>> START Excerpt provided

We strongly recommend that you design for an EL workflow if possible, and drop to an ETL workflow only if transformations are needed. If possible, do those transformations in SQL, and keep the entire ETL pipeline within BigQuery. If the transforms will be difficult to implement purely in SQL, or if the pipeline needs to stream data into BigQuery as it arrives, build an Apache Beam pipeline and have it executed in a serverless fashion using Cloud Dataflow. Another advantage of implementing ETL pipelines in Beam/Dataflow is that, because this is programmatic code, such pipelines integrate better with Continuous Integration (CI) and unit testing systems.
Besides the ETL and EL workflows, BigQuery makes it possible to do an Extract, Load, and Transform (ELT) workflow. The idea is to extract and load the raw data as-is and rely on BigQuery views to transform the data on the fly. An ELT workflow is particularly useful if the schema of the raw data is in flux. For example, you might still be carrying out exploratory work to determine whether a particular timestamp needs to be corrected for the local time zone. The ELT workflow is useful in prototyping and allows an organization to start deriving insights from the data without having to make potentially irreversible decisions too early.
The alphabet soup can be confusing, so we’ve prepared a quick summary in Table 1-1.
|Workflow||Architecture||When you’d use it|
|EL||Extract data from files on Google Cloud Storage.
Load it into BigQuery’s native storage.
You can trigger this from Cloud Composer, Cloud Functions, or scheduled queries.
|Batch load of historical data.
Scheduled periodic loads of log files (e.g., once a day).

>> END Excerpt provided

## To do
a. Answer each question from the excerpt on BigQuery data workflows, one answer per line, marked like the questions.
(i) Which service executes an Apache Beam pipeline in a serverless fashion?
(ii) In an ELT workflow, what transforms the data on the fly?
(iii) From which three options can an EL load be triggered, according to the table?
b. Recast the paragraph of the BigQuery workflows excerpt beginning "Besides the ETL and EL workflows" as a bulleted list that keeps its main facts.
c. Go on with the text on BigQuery data workflows, picking up after its final line.

>> START Provided material

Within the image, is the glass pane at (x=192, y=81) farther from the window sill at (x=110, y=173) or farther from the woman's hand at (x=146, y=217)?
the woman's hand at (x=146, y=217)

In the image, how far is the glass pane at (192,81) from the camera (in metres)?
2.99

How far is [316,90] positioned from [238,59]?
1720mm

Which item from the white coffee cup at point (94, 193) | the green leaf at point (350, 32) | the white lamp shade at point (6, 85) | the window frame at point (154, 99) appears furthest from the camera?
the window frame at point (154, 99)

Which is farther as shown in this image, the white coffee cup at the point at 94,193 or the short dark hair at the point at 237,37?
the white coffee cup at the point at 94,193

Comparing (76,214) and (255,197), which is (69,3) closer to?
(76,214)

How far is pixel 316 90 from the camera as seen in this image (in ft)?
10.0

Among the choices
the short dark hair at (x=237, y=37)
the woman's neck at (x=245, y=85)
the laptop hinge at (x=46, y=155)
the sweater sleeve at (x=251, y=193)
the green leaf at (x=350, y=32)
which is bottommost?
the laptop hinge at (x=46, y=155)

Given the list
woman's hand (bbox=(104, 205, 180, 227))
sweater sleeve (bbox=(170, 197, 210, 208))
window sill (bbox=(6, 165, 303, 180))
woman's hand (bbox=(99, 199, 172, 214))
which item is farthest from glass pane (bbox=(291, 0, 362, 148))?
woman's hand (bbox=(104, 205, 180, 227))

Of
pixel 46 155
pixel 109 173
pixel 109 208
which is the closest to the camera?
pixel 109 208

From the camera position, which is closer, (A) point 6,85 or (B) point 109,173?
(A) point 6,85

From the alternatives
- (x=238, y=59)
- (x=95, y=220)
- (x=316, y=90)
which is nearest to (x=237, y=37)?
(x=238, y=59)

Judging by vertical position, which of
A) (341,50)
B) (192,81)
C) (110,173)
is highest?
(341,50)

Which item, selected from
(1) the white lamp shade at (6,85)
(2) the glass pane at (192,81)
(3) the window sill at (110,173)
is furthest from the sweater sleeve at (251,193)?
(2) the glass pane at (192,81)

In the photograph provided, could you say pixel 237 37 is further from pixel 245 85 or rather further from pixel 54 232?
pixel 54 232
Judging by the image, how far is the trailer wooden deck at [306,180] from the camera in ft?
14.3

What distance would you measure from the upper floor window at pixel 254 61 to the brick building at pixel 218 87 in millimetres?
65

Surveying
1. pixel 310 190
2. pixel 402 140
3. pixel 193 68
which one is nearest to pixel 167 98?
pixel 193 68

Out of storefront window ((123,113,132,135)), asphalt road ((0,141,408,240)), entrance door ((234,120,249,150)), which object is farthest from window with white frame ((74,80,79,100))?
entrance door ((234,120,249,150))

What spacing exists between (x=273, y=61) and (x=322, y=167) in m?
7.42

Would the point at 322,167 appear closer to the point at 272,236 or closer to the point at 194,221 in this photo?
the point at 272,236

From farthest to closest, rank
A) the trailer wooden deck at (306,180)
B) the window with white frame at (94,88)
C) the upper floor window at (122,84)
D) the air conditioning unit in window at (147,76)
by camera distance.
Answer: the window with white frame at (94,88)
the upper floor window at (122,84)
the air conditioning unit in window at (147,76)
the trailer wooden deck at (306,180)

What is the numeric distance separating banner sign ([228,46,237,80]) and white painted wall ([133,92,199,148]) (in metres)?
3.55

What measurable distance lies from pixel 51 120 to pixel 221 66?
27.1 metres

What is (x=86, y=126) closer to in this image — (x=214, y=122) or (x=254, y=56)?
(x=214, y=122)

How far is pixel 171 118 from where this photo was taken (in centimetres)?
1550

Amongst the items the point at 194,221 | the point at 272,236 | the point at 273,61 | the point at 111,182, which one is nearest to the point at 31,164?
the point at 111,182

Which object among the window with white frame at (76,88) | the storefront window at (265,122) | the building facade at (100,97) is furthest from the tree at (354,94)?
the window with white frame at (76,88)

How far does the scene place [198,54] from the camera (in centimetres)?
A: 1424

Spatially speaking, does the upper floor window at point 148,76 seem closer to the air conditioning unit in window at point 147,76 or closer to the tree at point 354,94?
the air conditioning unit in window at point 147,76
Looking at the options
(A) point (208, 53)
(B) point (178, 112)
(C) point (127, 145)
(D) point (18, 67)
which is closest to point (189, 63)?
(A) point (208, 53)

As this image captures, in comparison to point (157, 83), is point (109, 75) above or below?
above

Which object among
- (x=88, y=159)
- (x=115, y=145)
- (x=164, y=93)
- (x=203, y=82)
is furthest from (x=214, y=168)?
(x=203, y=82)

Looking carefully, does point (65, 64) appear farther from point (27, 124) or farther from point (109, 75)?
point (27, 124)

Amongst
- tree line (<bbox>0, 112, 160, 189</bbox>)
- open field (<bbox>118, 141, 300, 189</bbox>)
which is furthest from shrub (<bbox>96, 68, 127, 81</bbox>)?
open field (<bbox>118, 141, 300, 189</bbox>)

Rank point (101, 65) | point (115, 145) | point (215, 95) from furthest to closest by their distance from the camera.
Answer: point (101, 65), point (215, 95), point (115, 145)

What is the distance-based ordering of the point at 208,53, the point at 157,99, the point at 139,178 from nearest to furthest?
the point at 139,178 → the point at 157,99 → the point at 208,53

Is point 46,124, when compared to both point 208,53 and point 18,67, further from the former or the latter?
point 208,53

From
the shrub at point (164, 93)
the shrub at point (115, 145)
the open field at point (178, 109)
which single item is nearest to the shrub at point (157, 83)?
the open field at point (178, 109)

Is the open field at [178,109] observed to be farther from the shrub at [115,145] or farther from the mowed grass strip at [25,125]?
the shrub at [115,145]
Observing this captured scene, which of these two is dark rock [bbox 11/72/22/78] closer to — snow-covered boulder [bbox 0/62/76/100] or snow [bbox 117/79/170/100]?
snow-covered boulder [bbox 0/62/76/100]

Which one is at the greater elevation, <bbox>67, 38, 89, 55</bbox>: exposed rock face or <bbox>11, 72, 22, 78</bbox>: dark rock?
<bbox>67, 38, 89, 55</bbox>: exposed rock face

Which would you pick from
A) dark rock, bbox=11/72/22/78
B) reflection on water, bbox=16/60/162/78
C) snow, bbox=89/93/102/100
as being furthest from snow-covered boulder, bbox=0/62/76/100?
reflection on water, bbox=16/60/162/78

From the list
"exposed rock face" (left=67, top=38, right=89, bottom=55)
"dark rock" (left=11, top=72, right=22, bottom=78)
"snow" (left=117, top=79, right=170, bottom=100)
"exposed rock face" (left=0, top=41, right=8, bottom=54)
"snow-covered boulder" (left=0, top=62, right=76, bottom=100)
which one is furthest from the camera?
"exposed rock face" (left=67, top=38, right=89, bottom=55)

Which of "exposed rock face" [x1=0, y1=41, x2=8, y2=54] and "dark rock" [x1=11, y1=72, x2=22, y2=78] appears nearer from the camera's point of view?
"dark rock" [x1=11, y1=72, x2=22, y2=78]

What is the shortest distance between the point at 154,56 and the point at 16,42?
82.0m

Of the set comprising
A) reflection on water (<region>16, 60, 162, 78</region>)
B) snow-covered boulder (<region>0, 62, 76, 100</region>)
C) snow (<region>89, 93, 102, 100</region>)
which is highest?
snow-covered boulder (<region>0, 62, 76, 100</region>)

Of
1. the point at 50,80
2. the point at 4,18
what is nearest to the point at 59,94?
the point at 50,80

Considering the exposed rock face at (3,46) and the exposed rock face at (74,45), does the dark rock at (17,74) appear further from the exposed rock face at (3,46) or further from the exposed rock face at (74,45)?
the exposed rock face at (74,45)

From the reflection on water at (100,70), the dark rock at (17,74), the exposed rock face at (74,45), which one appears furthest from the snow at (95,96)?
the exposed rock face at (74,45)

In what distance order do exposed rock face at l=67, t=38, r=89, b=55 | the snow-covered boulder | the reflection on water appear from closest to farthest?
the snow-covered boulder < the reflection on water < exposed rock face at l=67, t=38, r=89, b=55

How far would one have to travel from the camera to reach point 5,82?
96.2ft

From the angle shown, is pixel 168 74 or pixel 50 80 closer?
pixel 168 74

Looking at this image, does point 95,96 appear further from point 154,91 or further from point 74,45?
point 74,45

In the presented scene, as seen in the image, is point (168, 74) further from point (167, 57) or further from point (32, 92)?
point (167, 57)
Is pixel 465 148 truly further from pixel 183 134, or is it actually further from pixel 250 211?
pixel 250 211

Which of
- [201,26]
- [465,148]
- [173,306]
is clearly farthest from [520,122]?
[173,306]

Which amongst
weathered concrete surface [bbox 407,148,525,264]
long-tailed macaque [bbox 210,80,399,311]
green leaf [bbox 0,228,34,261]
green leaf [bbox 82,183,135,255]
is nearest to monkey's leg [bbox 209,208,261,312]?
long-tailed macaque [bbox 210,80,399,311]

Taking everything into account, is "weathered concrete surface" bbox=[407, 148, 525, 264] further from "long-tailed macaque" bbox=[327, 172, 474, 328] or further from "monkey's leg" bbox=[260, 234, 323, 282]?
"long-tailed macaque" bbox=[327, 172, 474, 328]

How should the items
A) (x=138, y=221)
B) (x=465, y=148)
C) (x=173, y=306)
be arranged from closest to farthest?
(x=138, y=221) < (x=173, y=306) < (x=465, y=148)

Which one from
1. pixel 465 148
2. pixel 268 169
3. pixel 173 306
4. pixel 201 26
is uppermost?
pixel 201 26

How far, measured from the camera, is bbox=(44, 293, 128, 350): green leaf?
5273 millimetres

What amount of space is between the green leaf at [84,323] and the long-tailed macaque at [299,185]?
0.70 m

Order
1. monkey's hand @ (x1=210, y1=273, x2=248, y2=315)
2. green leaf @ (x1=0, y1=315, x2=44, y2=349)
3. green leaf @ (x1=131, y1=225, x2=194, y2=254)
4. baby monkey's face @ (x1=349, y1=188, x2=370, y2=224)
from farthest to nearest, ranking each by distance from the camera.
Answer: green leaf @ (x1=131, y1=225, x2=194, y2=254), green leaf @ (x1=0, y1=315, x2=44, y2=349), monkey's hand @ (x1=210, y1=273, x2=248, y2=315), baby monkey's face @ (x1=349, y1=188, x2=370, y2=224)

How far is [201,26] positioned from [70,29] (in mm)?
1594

>> END Provided material

## The answers
a.
(i) Cloud Dataflow.
(ii) BigQuery views.
(iii) Cloud Composer, Cloud Functions, or scheduled queries.

b.
- In addition to ETL and EL workflows, BigQuery supports an Extract, Load, and Transform (ELT) workflow.
- Raw data is extracted and loaded as-is, and BigQuery views transform it on the fly.
- ELT is particularly useful when the schema of the raw data is in flux, such as during exploratory work on whether a timestamp needs correction for the local time zone.
- It is useful in prototyping and lets an organization start deriving insights without making potentially irreversible decisions too early.

c.
|ETL||Extract data from Pub/Sub, Google Cloud Storage, Cloud Spanner, Cloud SQL, etc.
Transform the data using Cloud Dataflow.
Have Dataflow pipeline write to BigQuery
|When the raw data needs to be quality controlled, transformed, or enriched before being loaded into BigQuery.
When the data loading needs to happen continuously, i.e., if the use case requires streaming.
When you want to integrate with continuous integration/continuous delivery (CI/CD) systems and perform unit testing on all components.
|ELT||Extract data from files in Google Cloud Storage.
Store data in close-to-raw format in BigQuery.
Transform the data on the fly using BigQuery views.
|Experimental datasets where you are not yet sure what kinds of transformations are needed to make the data usable.
Any production dataset where the transformation can be expressed in SQL.
The workflows in Table 1-1 are in the order that we usually recommend.
The benefits of a warehouse derive from the kinds of analyses that you can do with the data held within it. The primary way you interact with BigQuery is via SQL, and because BigQuery is an SQL engine, you can use a wide variety of Business Intelligence (BI) tools such as Tableau, Looker, and Google Data Studio to create impactful analyses, visualizations, and reports on data held in BigQuery. By clicking the “Explore in Data Studio” button in the BigQuery web UI, for example, we can quickly create a visualization of how our one-way bike rentals vary by month, as depicted in Figure 1-3.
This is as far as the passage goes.